The blockchain serves as an excellent platform for such a solution. Blockchain holds an inherent promise of consensus: no single organization can update or remove a record without approval of other organizations. The shared ledger is replicated to all participants and provides data transparency and a single source of truth. And the blockchain is immutable and final. Once a record is written on the ledger, it is there to stay. But the Port of Valencia use case presented additional data privacy concerns.
Some of the VGM certificate data, filled in by the scale-operator and involving weight operation details and prices, is considered business sensitive. It can’t be shared with the company’s competitors, who are the other scale operators on the network. This data should be shared only with “neutral” stakeholders of the network, such as the PCS, and with the companies involved in the weight request lifecycle itself (such as shipper/freight forwarder, road haulier and shipping line).
Scale operators are blockchain organizations that hold their own copy of the ledger. Theoretically, if all the data, including all weight request data, is replicated in the ledger of all peers in an equal manner, the scale operator’s competitors could gain access to this sensitive data.
Additionally, all data access must be on a “need to know” basis. Each stakeholder needs the ability to access and edit only those weight requests that are relevant to their company, and only those parts of the weight request relevant to the company’s role in the weight request lifecycle.
The solution: Hyperledger Fabric
Hyperledger Fabric, one of the best-known enterprise-grade blockchain technology implementations, offers multiple built-in privacy protection mechanisms, such as certificate authority-based authorization, channels, private data collections and attribute-based access control.
Channels allow us to segregate the blockchain network into multiple sub-networks, each with a separate ledger accessible only to the channel participants. Creating multiple channels, each used by a subset group of blockchain network organizations, allows us to separate the data among those groups, enabling entire transactions to be visible and accessible only to a particular subgroup.
Private data collections can be used to keep sensitive data private from specific channel participants. Private data is shared only among designated blockchain organizations, and their content is not replicated to the peers of organizations not defined as part of the private data collection.
Data access can be restricted to users within the blockchain organization who possess certain attributes, such as a specific organizational role.
Given the richness of these built-in data privacy-preserving mechanisms, we found that a combination of these built-in features would cover all our requirements.
To ensure the privacy of business-sensitive data, possible built-in options in Fabric include using multiple channels or private data collections. We decided to use private data collections for two major reasons.
First, separating the network and ledger data into multiple channels better works for cases where entire transactions or ledgers need to be kept confidential within a subset of network organizations. In our case, we wanted all the network participants to see all the transactions, while keeping only part of the weight record transaction data (such as cost of the weight operation) private from competitors.
Second, multiple channels have management and performance overhead.
To grant data access on a need-to-know basis, we decided to use the Fabric’s attribute-based access control feature.
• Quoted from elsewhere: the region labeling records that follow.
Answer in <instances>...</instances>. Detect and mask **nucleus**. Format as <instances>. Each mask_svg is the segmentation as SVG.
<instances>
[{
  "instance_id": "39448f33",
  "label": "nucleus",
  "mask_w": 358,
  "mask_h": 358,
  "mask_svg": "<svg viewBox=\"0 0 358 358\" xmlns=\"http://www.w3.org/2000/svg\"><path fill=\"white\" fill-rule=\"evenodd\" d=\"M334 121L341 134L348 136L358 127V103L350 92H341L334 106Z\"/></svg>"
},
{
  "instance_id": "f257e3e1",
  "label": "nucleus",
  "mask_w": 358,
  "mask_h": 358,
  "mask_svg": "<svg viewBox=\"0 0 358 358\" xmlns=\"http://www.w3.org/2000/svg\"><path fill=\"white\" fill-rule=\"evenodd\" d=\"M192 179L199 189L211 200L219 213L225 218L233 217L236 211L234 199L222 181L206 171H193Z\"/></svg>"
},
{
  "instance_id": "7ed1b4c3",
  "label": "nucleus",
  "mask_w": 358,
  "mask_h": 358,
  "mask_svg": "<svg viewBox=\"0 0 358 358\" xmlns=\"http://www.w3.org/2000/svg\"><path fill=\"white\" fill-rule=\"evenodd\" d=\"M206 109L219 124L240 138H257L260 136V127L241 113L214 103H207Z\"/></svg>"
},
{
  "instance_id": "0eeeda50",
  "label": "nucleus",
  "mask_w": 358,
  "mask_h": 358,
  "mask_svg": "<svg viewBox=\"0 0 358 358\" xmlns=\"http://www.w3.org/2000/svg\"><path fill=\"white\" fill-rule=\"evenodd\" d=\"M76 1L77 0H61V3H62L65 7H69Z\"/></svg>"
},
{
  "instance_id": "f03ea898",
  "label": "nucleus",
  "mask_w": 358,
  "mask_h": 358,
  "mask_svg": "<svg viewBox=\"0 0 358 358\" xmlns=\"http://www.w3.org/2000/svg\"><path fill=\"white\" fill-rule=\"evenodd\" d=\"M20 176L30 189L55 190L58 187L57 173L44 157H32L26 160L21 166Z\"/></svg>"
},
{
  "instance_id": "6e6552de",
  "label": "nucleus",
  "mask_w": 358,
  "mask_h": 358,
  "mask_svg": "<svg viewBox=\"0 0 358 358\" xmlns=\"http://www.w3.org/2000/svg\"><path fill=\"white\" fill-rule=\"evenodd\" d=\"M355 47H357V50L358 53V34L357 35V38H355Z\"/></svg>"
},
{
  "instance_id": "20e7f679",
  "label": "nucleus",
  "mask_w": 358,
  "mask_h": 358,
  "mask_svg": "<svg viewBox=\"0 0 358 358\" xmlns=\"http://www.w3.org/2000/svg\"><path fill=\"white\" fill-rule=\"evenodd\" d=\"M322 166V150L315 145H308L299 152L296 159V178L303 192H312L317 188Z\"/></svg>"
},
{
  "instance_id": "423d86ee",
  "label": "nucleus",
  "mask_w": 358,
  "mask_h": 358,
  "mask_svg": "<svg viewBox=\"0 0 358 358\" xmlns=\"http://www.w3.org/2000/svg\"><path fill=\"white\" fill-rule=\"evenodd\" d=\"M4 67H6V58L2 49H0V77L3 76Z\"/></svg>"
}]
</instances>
This feature relies on adding additional custom attributes to the user certificate to indicate the user role and company affiliation. The values of those attributes are checked in chaincode to grant the user access only to those records that user is allowed to see, based on their role and company.
Now that we shared a real-life use case for the Hyperledger Fabric blockchain in a maritime solution, you should have a better understanding of how to use Fabric privacy features to provide fine-grained role-based access control and preserve data privacy.